Is it possible to use four GTX 690 cards in one computer (on a motherboard with four PCI express slots) for CUDA ?

Yes it is! And it is awesome :)

Nice, what kind of power supply do you use?

Don’t know the brand. Just find something with enough wattage.

Yes, but what is the required wattage? 1500 W?

A GTX690 has a “Maximum Graphics Card Power” (TDP) of 300W. Normally GPUs use less power when doing compute than in gaming, but I usually go for the worst case scenario when selecting a power supply. 300W times 4, plus 100W for a CPU, and some more for peripherals (mother board, RAM, harddrive, etc), and 1500W should be fine.

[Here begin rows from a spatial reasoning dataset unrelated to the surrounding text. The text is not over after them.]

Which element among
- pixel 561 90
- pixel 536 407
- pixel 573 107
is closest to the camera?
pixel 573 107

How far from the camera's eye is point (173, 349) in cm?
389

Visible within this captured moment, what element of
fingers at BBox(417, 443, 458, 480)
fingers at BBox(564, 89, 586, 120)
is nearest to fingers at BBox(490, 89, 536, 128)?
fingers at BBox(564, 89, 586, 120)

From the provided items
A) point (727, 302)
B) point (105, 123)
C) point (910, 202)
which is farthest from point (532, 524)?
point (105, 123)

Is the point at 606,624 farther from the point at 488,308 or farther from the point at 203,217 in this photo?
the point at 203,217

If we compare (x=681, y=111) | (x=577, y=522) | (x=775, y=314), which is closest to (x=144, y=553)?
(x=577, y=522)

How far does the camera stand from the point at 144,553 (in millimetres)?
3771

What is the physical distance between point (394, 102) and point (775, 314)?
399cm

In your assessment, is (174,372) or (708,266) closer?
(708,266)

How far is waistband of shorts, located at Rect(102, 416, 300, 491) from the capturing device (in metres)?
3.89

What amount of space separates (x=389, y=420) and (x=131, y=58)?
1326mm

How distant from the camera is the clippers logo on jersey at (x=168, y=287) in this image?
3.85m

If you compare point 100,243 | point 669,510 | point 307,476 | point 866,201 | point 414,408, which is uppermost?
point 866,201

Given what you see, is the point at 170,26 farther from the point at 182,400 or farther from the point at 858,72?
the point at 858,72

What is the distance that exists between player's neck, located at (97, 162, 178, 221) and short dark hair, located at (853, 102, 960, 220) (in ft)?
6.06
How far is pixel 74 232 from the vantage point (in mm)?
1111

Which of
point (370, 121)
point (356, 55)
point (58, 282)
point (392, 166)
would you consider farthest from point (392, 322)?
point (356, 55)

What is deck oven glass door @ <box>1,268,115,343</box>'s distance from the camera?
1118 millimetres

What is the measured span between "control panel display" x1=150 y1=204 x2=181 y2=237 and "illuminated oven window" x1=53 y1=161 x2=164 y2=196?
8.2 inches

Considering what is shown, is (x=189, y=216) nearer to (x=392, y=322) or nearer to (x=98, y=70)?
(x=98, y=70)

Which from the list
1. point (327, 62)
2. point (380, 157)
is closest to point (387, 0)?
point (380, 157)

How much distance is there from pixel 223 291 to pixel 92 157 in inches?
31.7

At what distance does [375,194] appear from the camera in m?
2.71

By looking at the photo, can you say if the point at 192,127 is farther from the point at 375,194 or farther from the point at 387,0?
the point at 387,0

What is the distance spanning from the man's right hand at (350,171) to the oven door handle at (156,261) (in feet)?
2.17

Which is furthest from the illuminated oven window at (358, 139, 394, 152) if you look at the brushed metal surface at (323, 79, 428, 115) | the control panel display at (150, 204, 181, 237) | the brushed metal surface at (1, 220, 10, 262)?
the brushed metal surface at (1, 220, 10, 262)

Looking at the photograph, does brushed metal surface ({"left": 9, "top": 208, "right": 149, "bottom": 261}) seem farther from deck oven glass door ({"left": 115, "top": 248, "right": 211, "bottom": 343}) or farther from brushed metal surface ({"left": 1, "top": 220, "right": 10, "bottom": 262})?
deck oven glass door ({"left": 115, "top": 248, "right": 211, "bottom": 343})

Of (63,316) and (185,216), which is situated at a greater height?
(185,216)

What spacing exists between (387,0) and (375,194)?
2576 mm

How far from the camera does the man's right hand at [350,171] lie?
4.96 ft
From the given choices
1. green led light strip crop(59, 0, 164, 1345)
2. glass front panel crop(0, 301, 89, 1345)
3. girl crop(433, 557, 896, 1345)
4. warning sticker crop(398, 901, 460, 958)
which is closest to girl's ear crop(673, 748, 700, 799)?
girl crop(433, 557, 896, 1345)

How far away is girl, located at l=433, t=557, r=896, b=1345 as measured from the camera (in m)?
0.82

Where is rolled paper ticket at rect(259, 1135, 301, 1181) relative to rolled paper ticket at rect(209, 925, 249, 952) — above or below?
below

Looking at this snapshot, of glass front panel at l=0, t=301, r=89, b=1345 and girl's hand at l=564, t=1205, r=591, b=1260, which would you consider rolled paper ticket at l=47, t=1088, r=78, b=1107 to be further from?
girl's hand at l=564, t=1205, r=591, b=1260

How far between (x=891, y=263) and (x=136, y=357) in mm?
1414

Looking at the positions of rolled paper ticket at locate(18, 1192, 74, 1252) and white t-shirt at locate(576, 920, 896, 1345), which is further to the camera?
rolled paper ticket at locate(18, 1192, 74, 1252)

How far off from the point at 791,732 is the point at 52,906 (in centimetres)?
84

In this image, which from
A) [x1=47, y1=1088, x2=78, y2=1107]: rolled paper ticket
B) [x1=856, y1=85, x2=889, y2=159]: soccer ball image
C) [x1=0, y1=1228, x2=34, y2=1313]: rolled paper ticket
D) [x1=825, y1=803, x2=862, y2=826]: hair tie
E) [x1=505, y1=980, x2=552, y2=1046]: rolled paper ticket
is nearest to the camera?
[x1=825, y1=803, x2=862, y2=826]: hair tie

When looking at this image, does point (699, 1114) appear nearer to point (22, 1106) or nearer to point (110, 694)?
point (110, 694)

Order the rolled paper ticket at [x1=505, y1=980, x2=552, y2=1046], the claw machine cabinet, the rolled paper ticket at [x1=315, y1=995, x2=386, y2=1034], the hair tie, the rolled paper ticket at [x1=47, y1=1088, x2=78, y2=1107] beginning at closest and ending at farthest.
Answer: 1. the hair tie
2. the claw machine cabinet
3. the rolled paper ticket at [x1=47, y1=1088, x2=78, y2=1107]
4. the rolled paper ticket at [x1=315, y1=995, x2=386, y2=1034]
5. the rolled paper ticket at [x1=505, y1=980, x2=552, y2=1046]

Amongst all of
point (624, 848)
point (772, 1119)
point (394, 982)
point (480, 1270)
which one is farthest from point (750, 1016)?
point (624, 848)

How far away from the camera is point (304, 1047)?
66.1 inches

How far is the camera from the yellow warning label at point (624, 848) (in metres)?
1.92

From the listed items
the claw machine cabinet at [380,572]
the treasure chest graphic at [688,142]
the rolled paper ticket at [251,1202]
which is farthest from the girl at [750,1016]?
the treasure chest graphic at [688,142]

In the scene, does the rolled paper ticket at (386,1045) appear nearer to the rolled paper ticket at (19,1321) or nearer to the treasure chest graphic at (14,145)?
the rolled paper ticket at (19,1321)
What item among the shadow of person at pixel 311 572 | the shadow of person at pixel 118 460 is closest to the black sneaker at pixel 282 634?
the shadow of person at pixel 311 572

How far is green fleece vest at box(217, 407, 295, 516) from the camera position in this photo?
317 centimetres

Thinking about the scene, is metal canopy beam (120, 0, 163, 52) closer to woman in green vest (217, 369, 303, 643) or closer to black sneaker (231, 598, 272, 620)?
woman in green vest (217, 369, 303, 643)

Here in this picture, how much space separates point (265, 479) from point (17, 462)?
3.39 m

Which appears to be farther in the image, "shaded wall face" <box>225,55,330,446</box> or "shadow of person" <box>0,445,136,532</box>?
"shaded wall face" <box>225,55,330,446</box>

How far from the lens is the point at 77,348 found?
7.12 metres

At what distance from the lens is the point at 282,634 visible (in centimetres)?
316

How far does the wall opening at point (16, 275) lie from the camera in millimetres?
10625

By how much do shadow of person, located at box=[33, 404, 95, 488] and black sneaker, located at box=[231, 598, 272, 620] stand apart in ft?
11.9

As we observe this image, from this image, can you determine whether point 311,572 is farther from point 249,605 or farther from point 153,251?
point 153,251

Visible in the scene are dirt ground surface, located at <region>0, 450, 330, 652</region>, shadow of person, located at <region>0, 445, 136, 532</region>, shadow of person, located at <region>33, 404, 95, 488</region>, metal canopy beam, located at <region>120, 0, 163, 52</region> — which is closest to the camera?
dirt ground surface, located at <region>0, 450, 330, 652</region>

Keep in mind that when you put 1500W of power into your computer, it will (all) exit as heat. 1500W is a lot of heat to deal with, similar to a water heater (to make tea) or a 2 horse power engine which can power a boat. So you better have a plan on how to get all that heat out of your computer, or it will shutdown in no time due to overheating.

Yes my previous computer had 3 x Nvidia GTX 480 and used about 950 W with CUDA. The computer room was clearly warmer than the other rooms…

Take care as well to check that your power supply comes with enough cabling for plugging in all the cards. GTX 690 require 2 8-pin power connectors each, which is not so commonly available I guess, even for a beefy PDU.

Which single CPU motherboard can take four 690s?

One example

http://www.asus.com/Motherboards/Intel_Socket_2011/Rampage_IV_Extreme/

The good old Asus P6T7 WS SuperComputer takes for four double height graphic cards, all can be connected to a true PCIe 2.0 x16 slot. I use this one with four GTX570’s using Linux, I haven’t tested four dual-GPU cards in one machine, there might be driver issues with 8 GPUs in one computer. (Maybe someone from Nvidia can comment on that?)

And there is the new Asus P8Z77 WS which will take four double height graphic cards with PCIe 3.0, but only at x8 speed. An Ivy bridge Intel CPU is required to get PCIe 3.0 speeds, otherwise you only get PCI 2.0. But in theory a 8x PCIe 3.0 connection should give a higher bandwidth than a 16x PCIe 2.0, due to the new 128b/130b encoding scheme.

Other motherboards which can take four cards are out there, but it is hard to find one on which you can connect four dual-height cards at full PCIe speed.

Another board that’s coming (maybe) is the ASRock Extreme 11. It has 4 PCIe 3.0 slots at x16 speed because it has dual PLX PCIe 3.0 PEX8747 switches onboard. Hopefully they ship it.